Please produce a character-exact copy of the listing that follows, omitting all images.

Source data:
------------------------------------------------
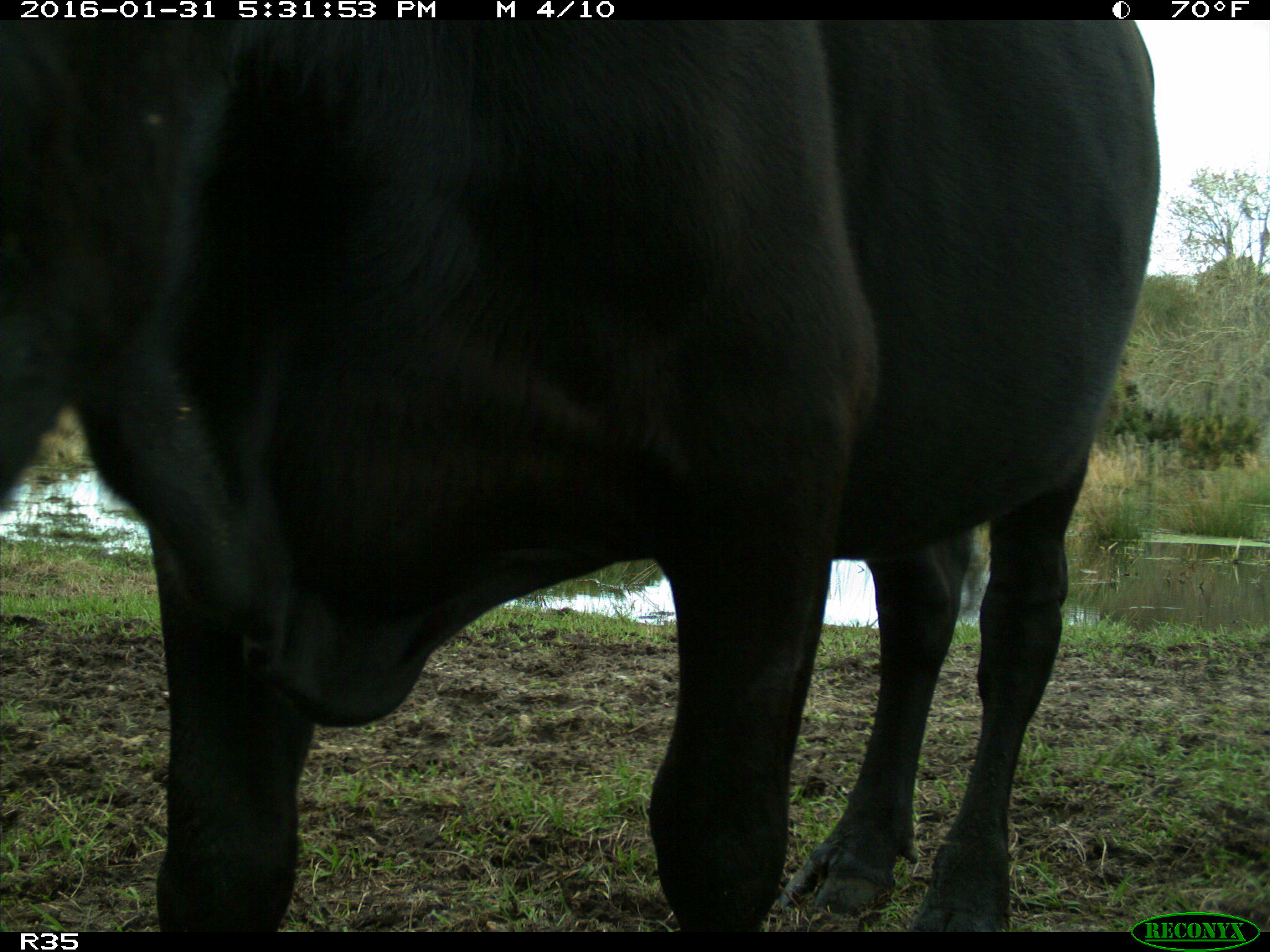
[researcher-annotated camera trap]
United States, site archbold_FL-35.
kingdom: Animalia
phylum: Chordata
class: Mammalia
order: Artiodactyla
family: Bovidae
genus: Bos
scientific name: Bos taurus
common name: domestic cow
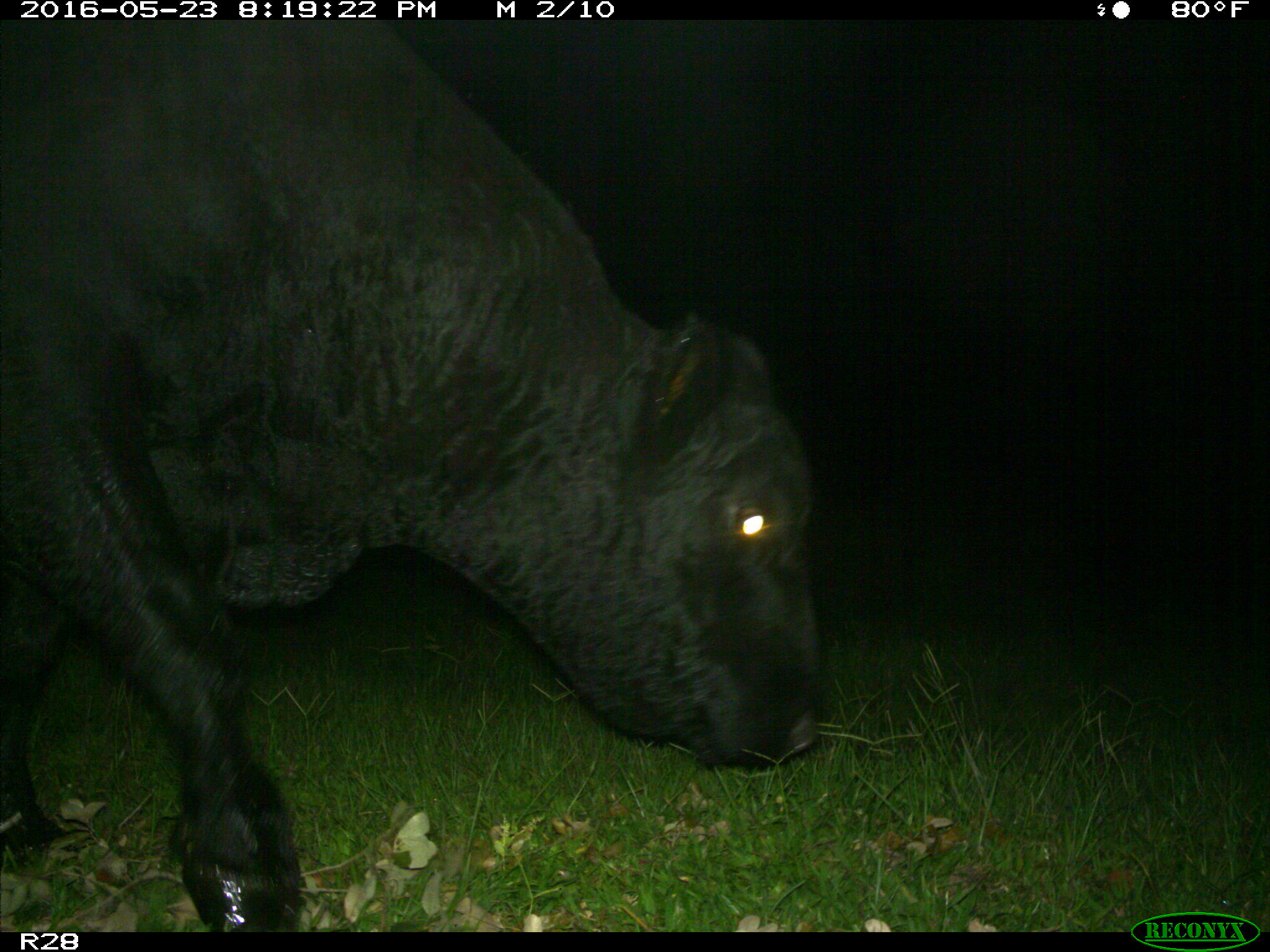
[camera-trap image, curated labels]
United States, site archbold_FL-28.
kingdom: Animalia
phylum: Chordata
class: Mammalia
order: Artiodactyla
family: Bovidae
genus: Bos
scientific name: Bos taurus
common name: domestic cow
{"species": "Bos taurus (domestic cow)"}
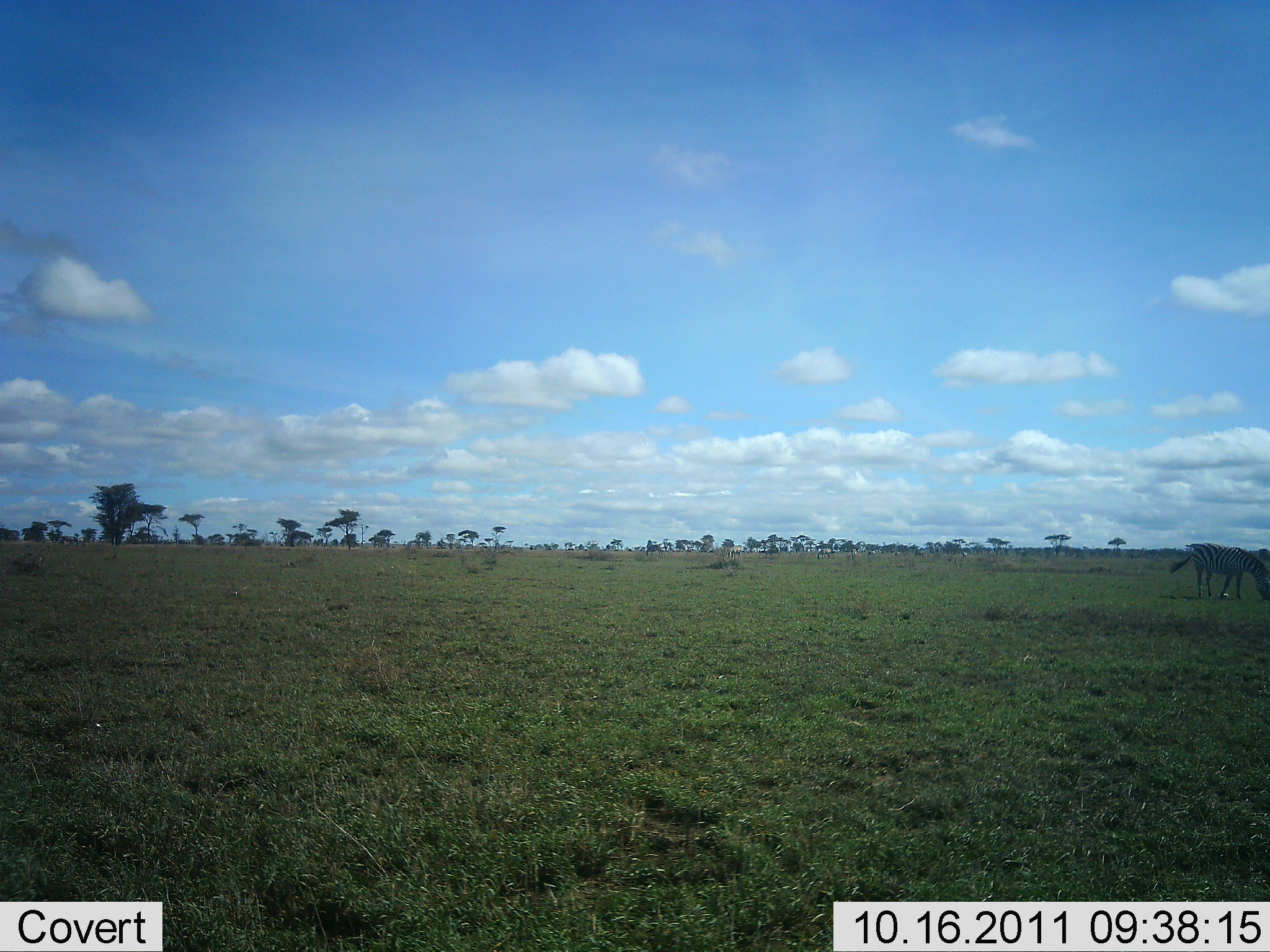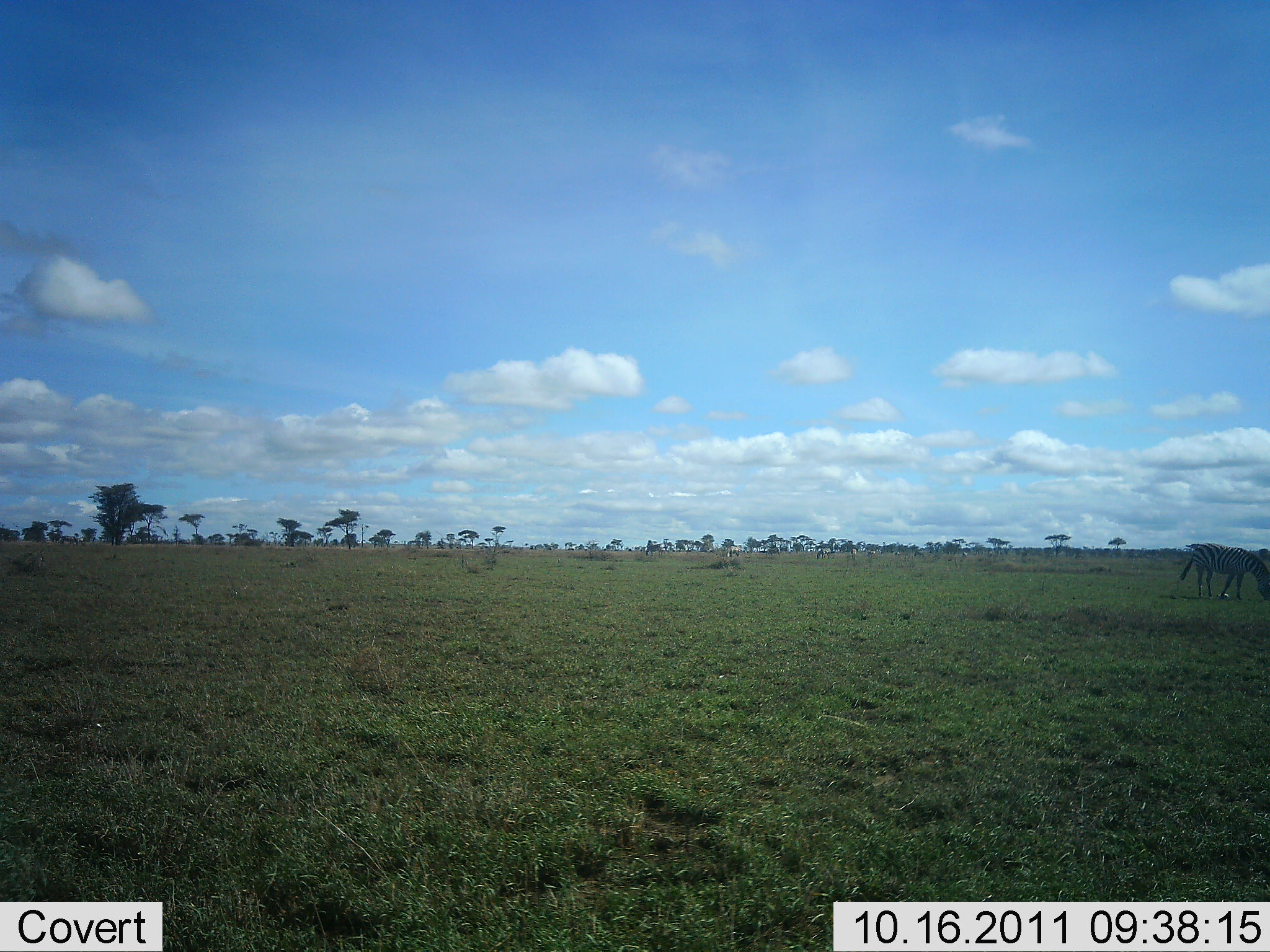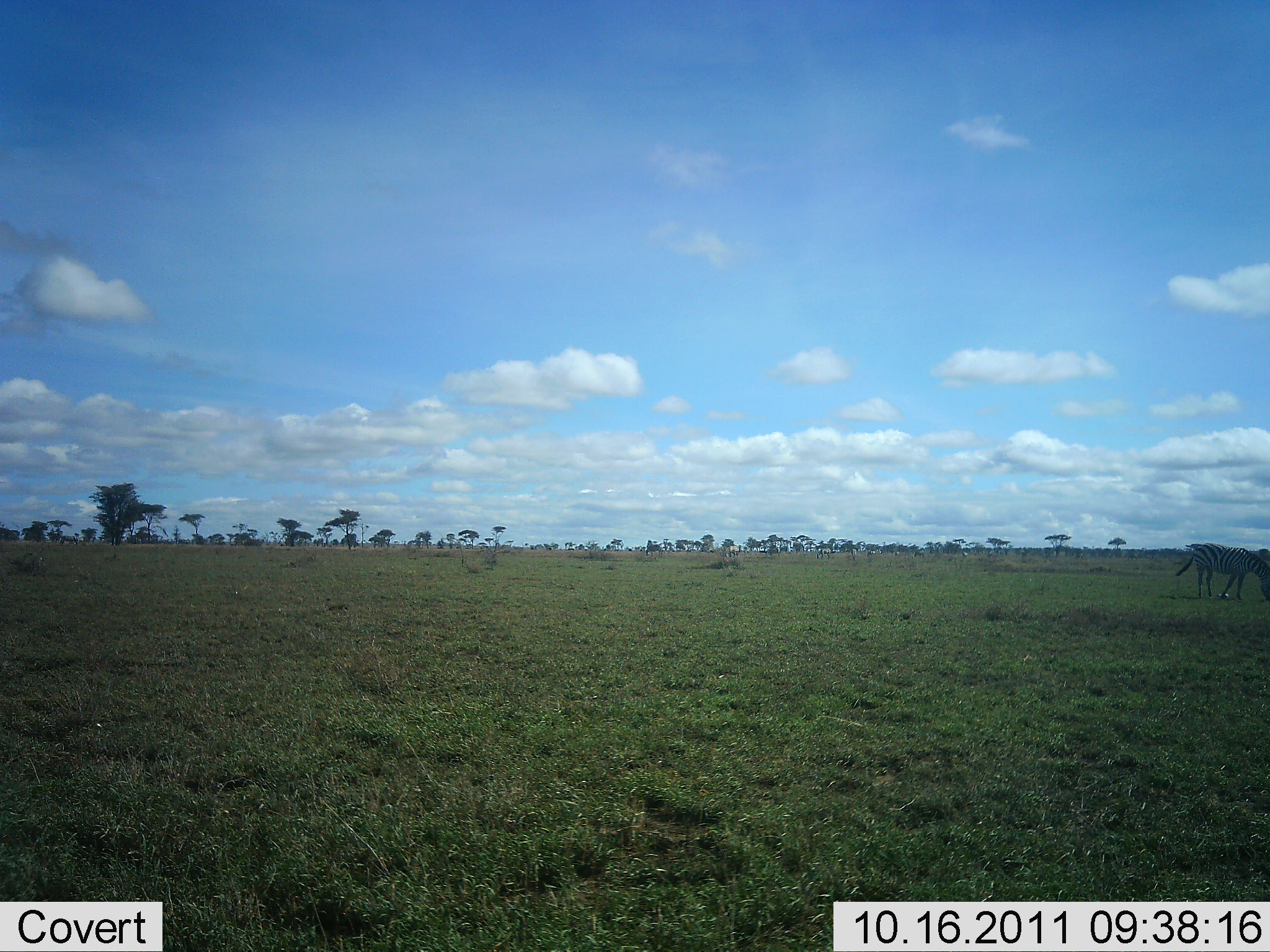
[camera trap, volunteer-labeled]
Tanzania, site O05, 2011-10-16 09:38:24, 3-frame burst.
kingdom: Animalia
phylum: Chordata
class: Mammalia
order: Perissodactyla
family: Equidae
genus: Equus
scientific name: Equus quagga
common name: plains zebra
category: zebra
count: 1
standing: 36%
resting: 0%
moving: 0%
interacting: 0%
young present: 0%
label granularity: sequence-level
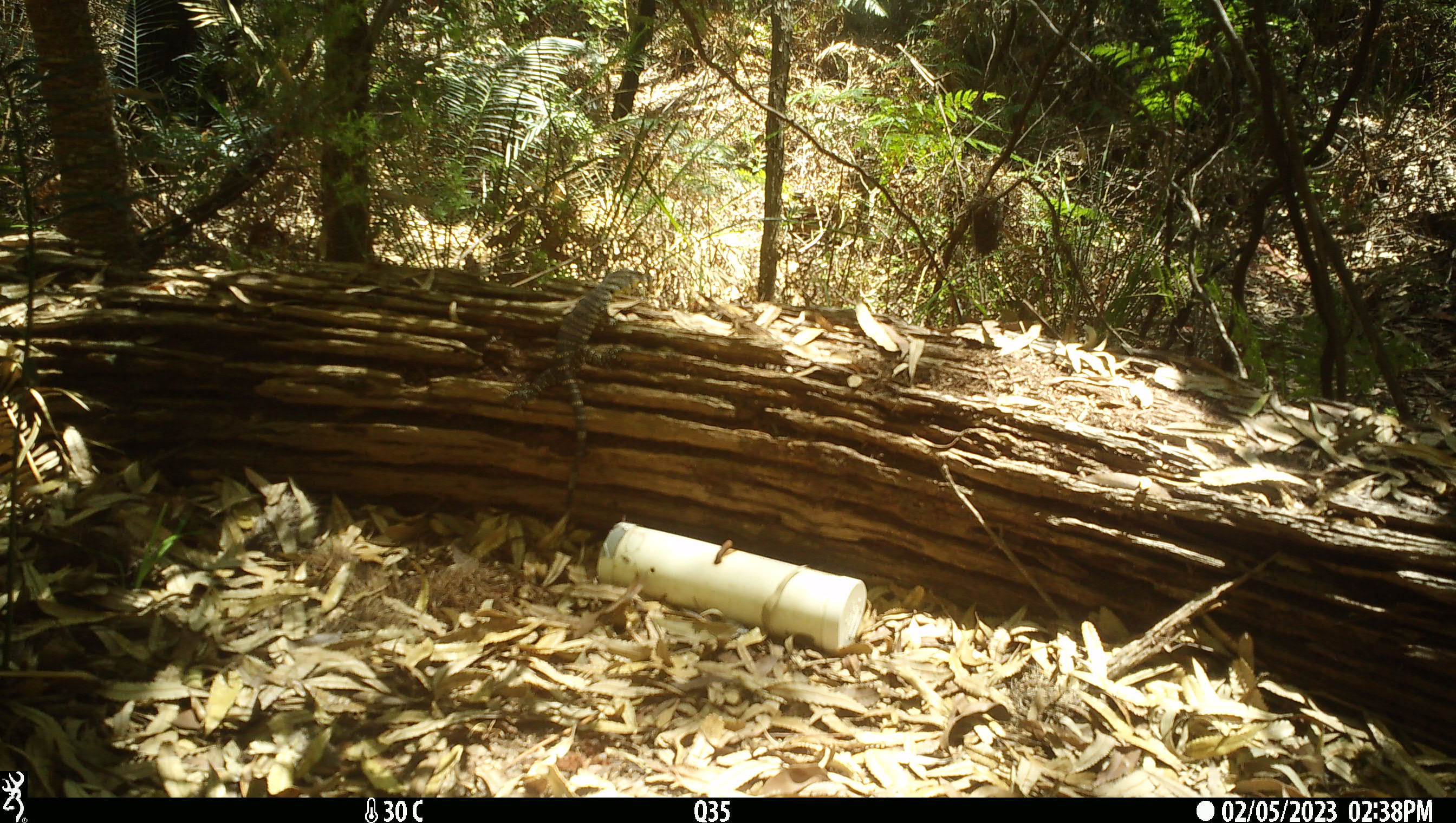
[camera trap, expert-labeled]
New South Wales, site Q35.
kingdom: Animalia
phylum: Chordata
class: Reptilia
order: Squamata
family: Varanidae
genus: Varanus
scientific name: Varanus varius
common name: lace monitor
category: goanna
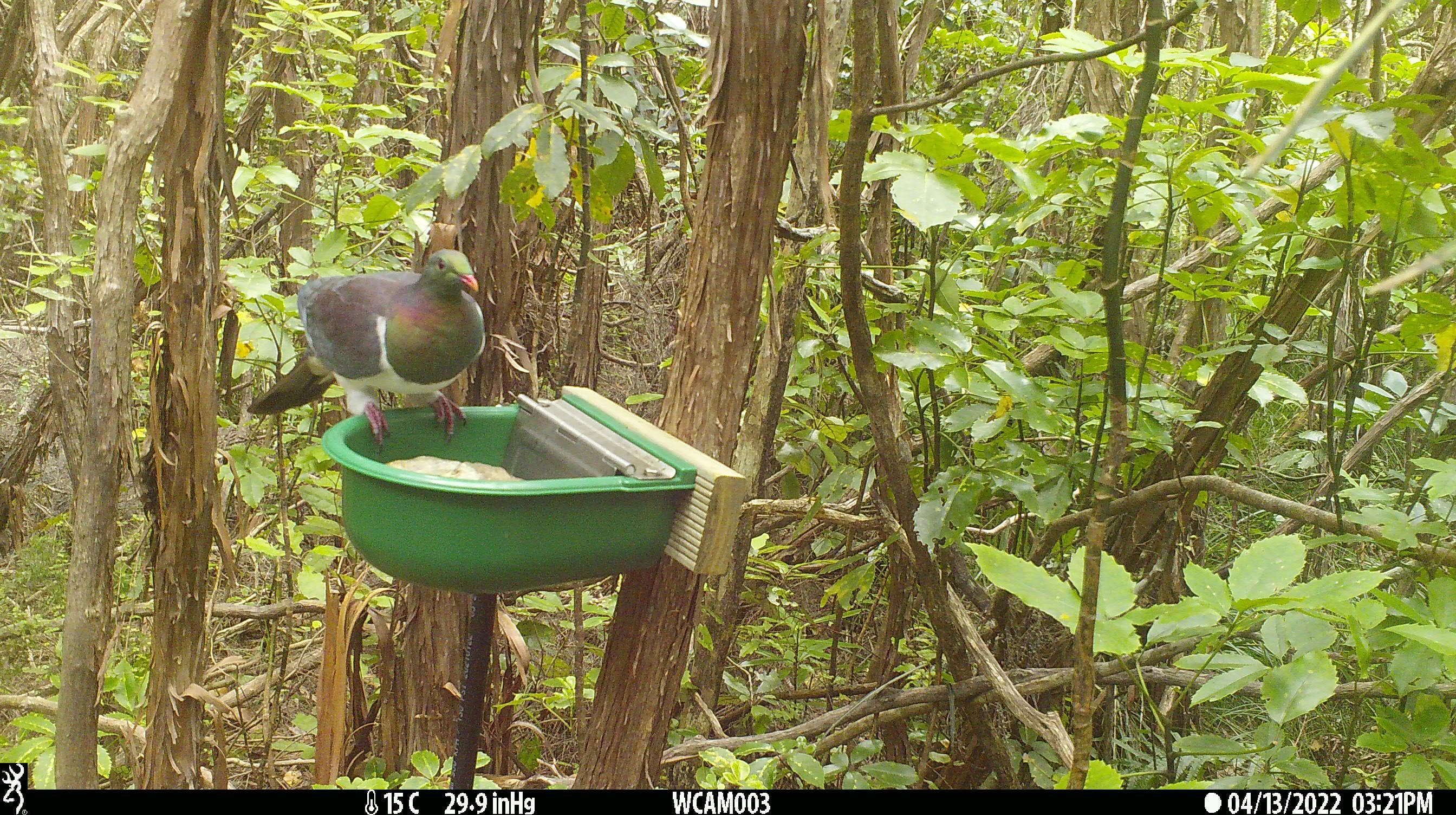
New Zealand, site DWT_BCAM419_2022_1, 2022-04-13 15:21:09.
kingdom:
------------------------------------------------
Output below:
[researcher-annotated camera trap]
United States, site archbold_FL-35.
kingdom: Animalia
phylum: Chordata
class: Mammalia
order: Artiodactyla
family: Bovidae
genus: Bos
scientific name: Bos taurus
common name: domestic cow
[camera-trap image, curated labels]
United States, site archbold_FL-28.
kingdom: Animalia
phylum: Chordata
class: Mammalia
order: Artiodactyla
family: Bovidae
genus: Bos
scientific name: Bos taurus
common name: domestic cow
{"species": "Bos taurus (domestic cow)"}
[camera trap, volunteer-labeled]
Tanzania, site O05, 2011-10-16 09:38:24, 3-frame burst.
kingdom: Animalia
phylum: Chordata
class: Mammalia
order: Perissodactyla
family: Equidae
genus: Equus
scientific name: Equus quagga
common name: plains zebra
category: zebra
count: 1
standing: 36%
resting: 0%
moving: 0%
interacting: 0%
young present: 0%
label granularity: sequence-level
[camera trap, expert-labeled]
New South Wales, site Q35.
kingdom: Animalia
phylum: Chordata
class: Reptilia
order: Squamata
family: Varanidae
genus: Varanus
scientific name: Varanus varius
common name: lace monitor
category: goanna
New Zealand, site DWT_BCAM419_2022_1, 2022-04-13 15:21:09.
kingdom:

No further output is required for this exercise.